TheoryMean<-1/lambda
RowMeans<-apply(dataset,1,mean)
ActualMean<-mean(RowMeans)
TheorySD<-((1/lambda) * (1/sqrt(n)))
ActualSD<-sd(RowMeans)
TheoryVar<-TheorySD^2
ActualVar<-var(RowMeans)
To answer the questions, it is easy to look at the following table which shows the actual values compared to the theoretical values.
| Mean |
5 |
5.109 |
| Standard Deviation |
0.791 |
0.779 |
| Varaince |
0.625 |
0.607 |
Visually, the results look like this:
dfRowMeans<-data.frame(RowMeans) # convert to data.frame for ggplot
mp<-ggplot(dfRowMeans,aes(x=RowMeans))
mp<-mp+geom_histogram(binwidth = lambda,fill="green",color="black",aes(y = ..density..))
mp<-mp + labs(title="Density of 40 Numbers from Exponential Distribution", x="Mean of 40 Selections", y="Density")
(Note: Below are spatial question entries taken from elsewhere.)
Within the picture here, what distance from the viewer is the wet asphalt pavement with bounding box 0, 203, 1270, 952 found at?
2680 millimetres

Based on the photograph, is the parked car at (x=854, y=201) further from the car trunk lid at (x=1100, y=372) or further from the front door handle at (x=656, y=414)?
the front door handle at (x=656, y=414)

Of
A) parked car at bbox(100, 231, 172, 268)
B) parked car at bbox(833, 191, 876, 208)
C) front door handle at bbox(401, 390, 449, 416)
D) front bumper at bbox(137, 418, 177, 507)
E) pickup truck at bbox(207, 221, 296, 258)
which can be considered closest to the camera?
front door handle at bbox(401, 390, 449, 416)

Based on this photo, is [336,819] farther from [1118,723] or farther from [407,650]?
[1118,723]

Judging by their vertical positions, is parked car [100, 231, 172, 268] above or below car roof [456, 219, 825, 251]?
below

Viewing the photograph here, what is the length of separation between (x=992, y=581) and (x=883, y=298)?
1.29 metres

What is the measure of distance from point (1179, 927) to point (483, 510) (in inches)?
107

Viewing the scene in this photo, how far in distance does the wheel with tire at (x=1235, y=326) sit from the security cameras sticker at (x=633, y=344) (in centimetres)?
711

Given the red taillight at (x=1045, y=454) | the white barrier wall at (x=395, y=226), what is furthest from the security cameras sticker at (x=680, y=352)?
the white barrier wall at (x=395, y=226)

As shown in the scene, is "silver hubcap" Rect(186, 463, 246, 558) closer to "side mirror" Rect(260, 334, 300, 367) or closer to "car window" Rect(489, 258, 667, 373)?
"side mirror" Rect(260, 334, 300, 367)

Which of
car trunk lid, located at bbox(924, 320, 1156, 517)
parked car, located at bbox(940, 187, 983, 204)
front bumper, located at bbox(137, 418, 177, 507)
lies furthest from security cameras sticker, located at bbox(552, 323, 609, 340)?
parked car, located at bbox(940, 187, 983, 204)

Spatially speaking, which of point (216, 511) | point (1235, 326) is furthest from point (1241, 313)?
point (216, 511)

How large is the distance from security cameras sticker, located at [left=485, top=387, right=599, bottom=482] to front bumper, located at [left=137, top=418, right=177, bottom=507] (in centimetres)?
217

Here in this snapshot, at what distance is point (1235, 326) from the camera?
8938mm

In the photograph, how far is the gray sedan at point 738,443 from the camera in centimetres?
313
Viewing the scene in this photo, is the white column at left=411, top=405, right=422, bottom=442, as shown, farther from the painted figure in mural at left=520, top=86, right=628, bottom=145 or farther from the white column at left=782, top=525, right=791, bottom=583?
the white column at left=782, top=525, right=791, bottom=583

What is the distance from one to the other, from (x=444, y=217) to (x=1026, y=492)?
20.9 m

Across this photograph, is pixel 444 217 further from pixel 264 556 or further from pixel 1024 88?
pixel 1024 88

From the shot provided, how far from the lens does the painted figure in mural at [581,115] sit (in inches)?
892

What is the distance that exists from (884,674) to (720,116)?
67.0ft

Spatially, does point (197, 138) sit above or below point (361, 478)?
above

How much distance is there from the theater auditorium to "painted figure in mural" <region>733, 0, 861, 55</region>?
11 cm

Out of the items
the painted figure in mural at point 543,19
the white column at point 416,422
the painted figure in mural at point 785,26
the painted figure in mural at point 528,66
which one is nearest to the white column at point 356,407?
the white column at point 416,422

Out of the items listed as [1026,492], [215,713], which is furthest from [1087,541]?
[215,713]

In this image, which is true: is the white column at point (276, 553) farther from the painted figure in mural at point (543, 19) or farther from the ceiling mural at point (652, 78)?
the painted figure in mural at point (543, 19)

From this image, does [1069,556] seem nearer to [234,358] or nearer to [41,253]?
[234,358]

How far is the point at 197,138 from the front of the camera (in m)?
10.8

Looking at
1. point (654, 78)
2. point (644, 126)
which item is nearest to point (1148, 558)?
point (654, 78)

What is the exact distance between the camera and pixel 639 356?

mp<-mp + geom_vline(xintercept=ActualMean,size=1.0, color="black") # add a line for the actual mean
mp<-mp + stat_function(fun=dnorm,args=list(mean=ActualMean, sd=ActualSD),color = "blue", size = 1.0)
mp<-mp + geom_vline(xintercept=TheoryMean,size=1.0,color="yellow",linetype = "longdash")
mp<-mp + stat_function(fun=dnorm,args=list(mean=TheoryMean, sd=TheorySD),color = "red", size = 1.0)
mp

The theoretical mean is shown in the graph as a dotted yellow line, while the actual mean is shown by the black line. The normal curve formed by the the theoretical mean and standard deviation is shown in red. The curve formed by the actual mean and standard deviation is shown in blue. Finally, the density of the actual data is shown by the green bars.
To answer question 3, you can observe the that the Central Limit Theory is working here to make the actual data follow a normal curve by observing the shape of the actual data on the graph shown in blue as compared to the normal curve shown in red.
Summary
To answer question 1 - I havee demonstrated the actual mean compared to the theroetical mean. To Answer question 2 - I have demonstrated the actual standard deviation and variance compared to their theoretical values.
To answer question 3 - I graphed all the values above and was able to show that both the calculated curve is very close to the theoretical normal curve therefore proving the Central Limit Theory.